Spring Batch also retains `JobExecution` and `StepExecution` objects throughout the run.
Rust's binary is a single executable: **62 MB vs 1 840 MB peak RSS**.

**3. Zero-cost abstractions.**
Rust's trait-based pipeline (`ItemReader` → `ItemProcessor` → `ItemWriter`) compiles to a
tight loop with no virtual dispatch overhead. Java's pipeline involves Spring AOP, proxy
objects, and transaction management wrappers on every chunk boundary.

**4. Startup time.**
The JVM takes 3.2 s to start, load classes, and JIT-compile hot paths.

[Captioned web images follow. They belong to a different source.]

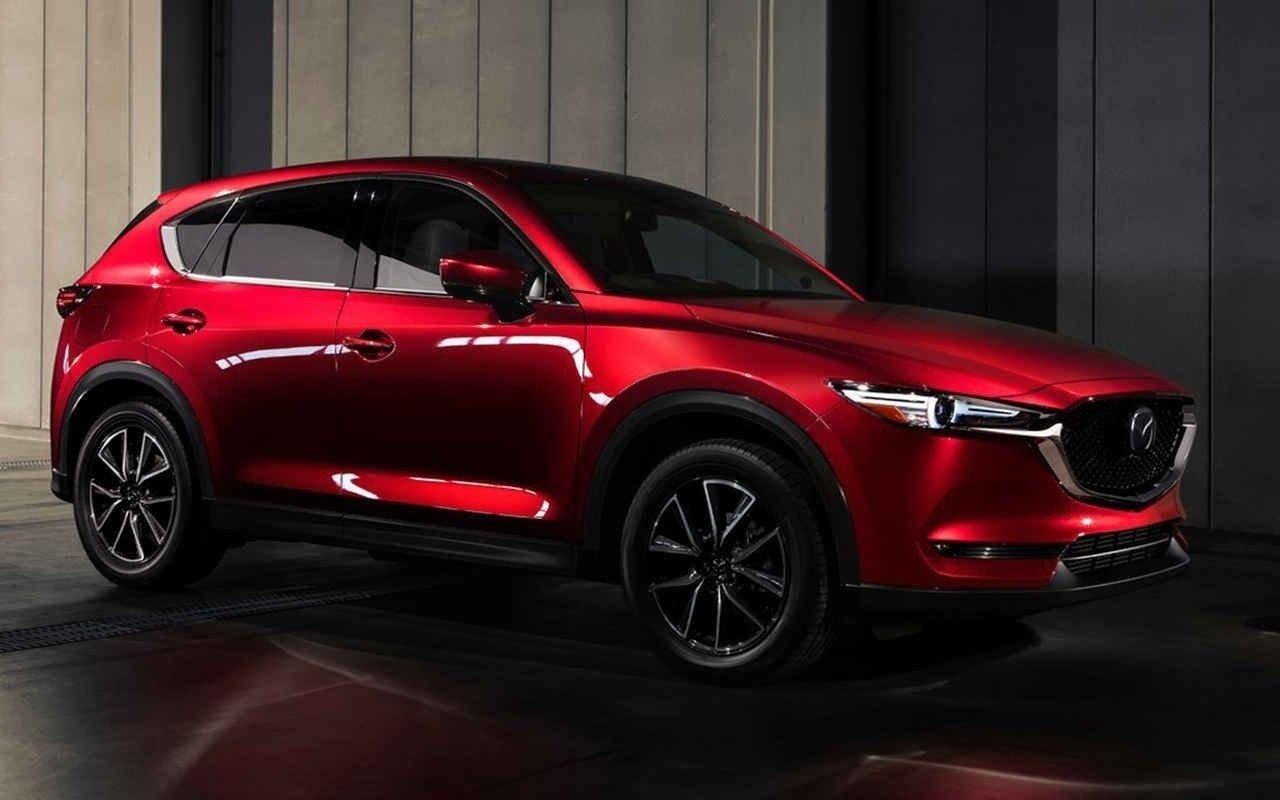 New 2019 Mazda 5 Engine HD Wallpaper. Master Car Review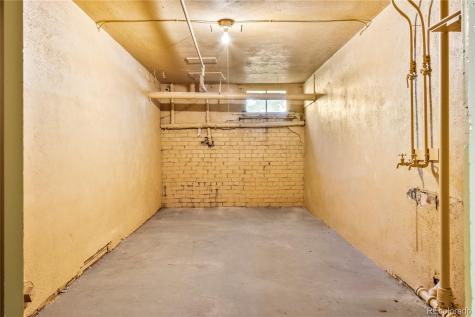 1167 N Logan Street Denver CO 80203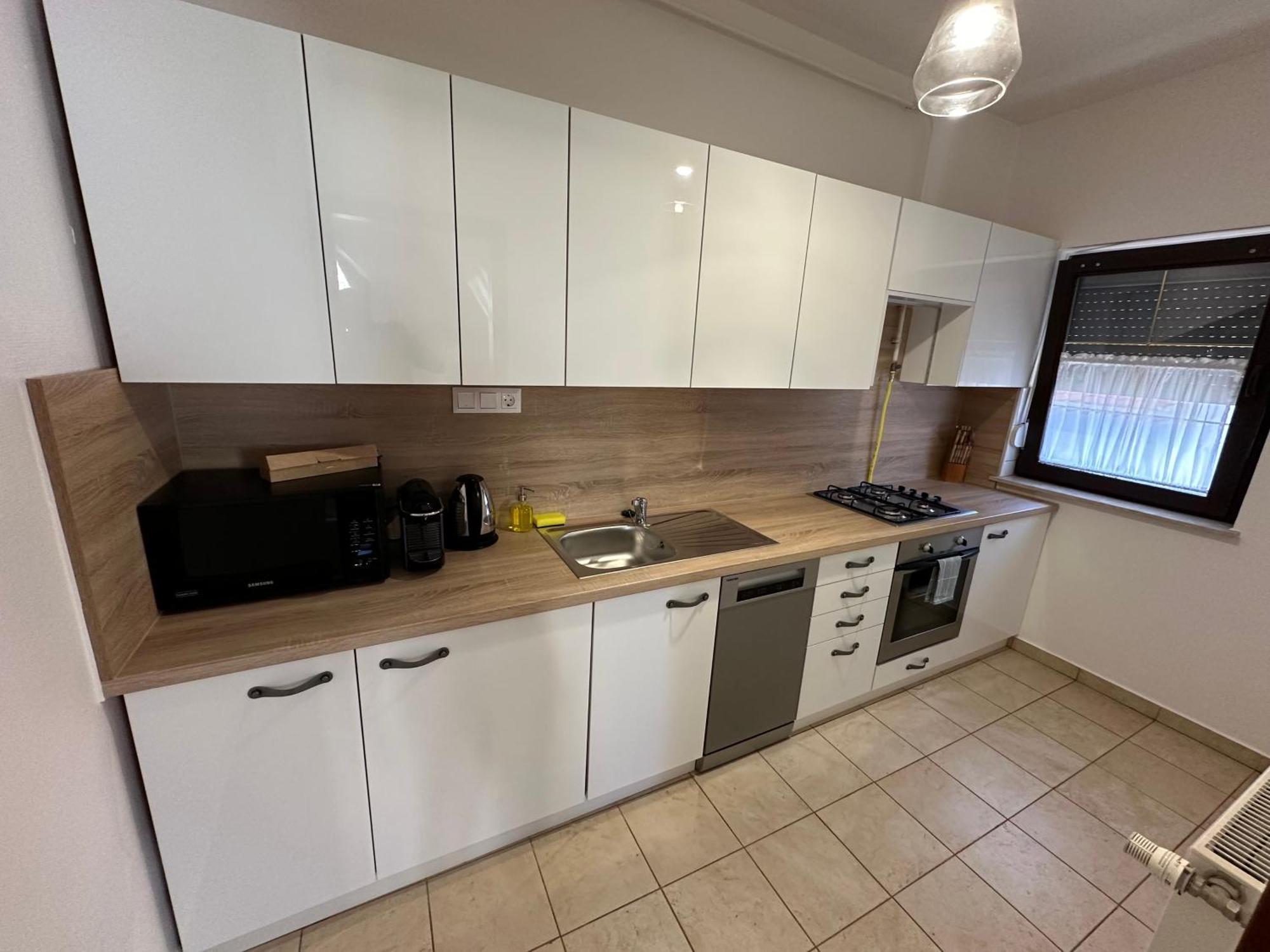 Diamant Apartmanhaz Eger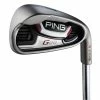 New And Used Ping G20 Iron Set Golf Clubs 2 New And Used Ping G20 Iron Set Golf Clubs -US FAIRWAY WOOD Sales Shop ping g20 iron set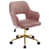 Pink is out of stock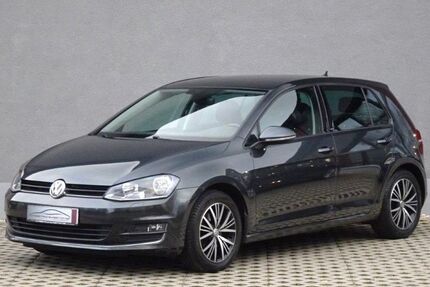VW Golf Gebrauchtwagen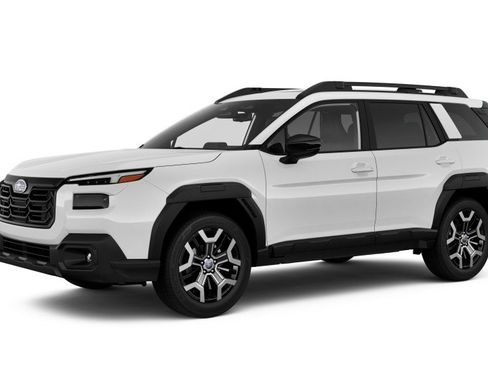 New 2026 Subaru Outback Touring XT AWD/4WD image 8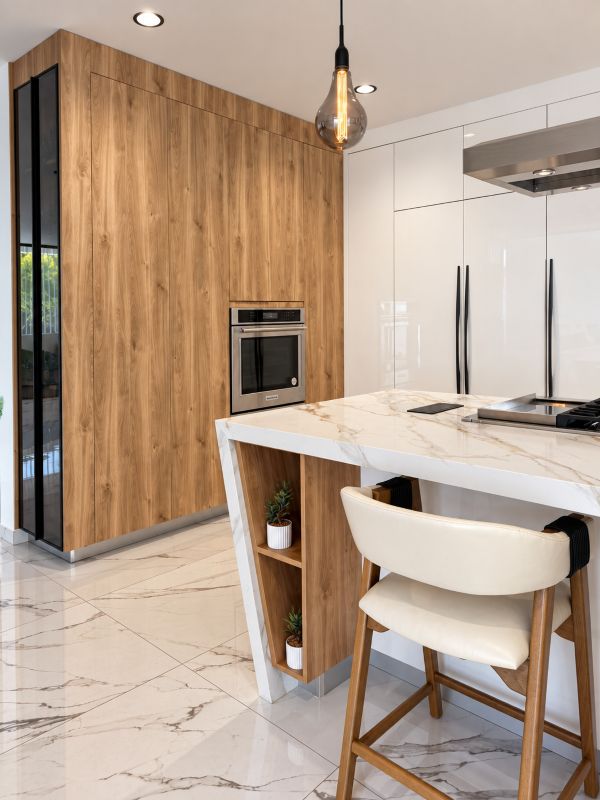 Cocina Arauca II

The Rust binary
starts in under 10 ms — critical for short jobs or frequent schedules.

### When to choose Java

- Your team is Java-first and migration cost outweighs performance gains
- You need Spring ecosystem integrations (Spring Data, Spring Cloud Task, Spring Integration)
- Your batch jobs run infrequently and throughput is not the bottleneck
- You require rich operational features: `JobRepository`, `JobExplorer`, REST API control

### When to choose Rust

- Throughput and latency are business requirements (financial settlement, real-time ETL)
- Memory is constrained (embedded systems, small containers)
- GC pauses would cause SLA violations
- You want a single statically-linked binary with no runtime dependency
- Cold-start time matters (serverless, frequent scheduling)

---

## How to Reproduce

### Prerequisites

```bash
# PostgreSQL 15+ (Docker):
docker run -d --name pg-bench \
  -p 5432:5432 \
  -e POSTGRES_PASSWORD=postgres \
  -e POSTGRES_DB=benchmark \
  postgres:15
```

### Run the Rust benchmark

```bash
# Build in release mode (required for fair comparison)
cargo build --release --example benchmark_csv_postgres_xml \
  --features csv,xml,rdbc-postgres

# Run and measure peak RSS
/usr/bin/time -v \
  cargo run --release --example benchmark_csv_postgres_xml \
    --features csv,xml,rdbc-postgres \
  2>&1 | tee rust_bench.log

# Extract key metrics
grep -E "Step|SUMMARY|Maximum resident" rust_bench.log
```

### Run the Java benchmark

```bash
cd benchmark/java

# Requires Java 25 + Maven 3.9+
# Build fat JAR (Spring Boot 4.0.3 / Spring Batch 6.x)
mvn package -q -DskipTests

# Run with GC logging, virtual threads, and RSS measurement
/usr/bin/time -v java \
  -Xms512m -Xmx4g \
  -XX:+UseG1GC \
  -Xlog:gc*:gc.log \
  -jar target/spring-batch-benchmark-1.0.0.jar \
  --spring.datasource.url=jdbc:postgresql://localhost:5432/benchmark \
  2>&1 | tee java_bench.log

# Parse GC summary
grep "Pause" gc.log | tail -20
grep "Maximum resident" java_bench.log
```

<Aside type="note">
**Truncate the table** between runs to avoid primary key conflicts:

```sql
TRUNCATE TABLE transactions;
```

The Rust benchmark does this automatically on each run. For Java, run the SQL manually or
set `spring.sql.init.mode=always` to re-create the table on startup.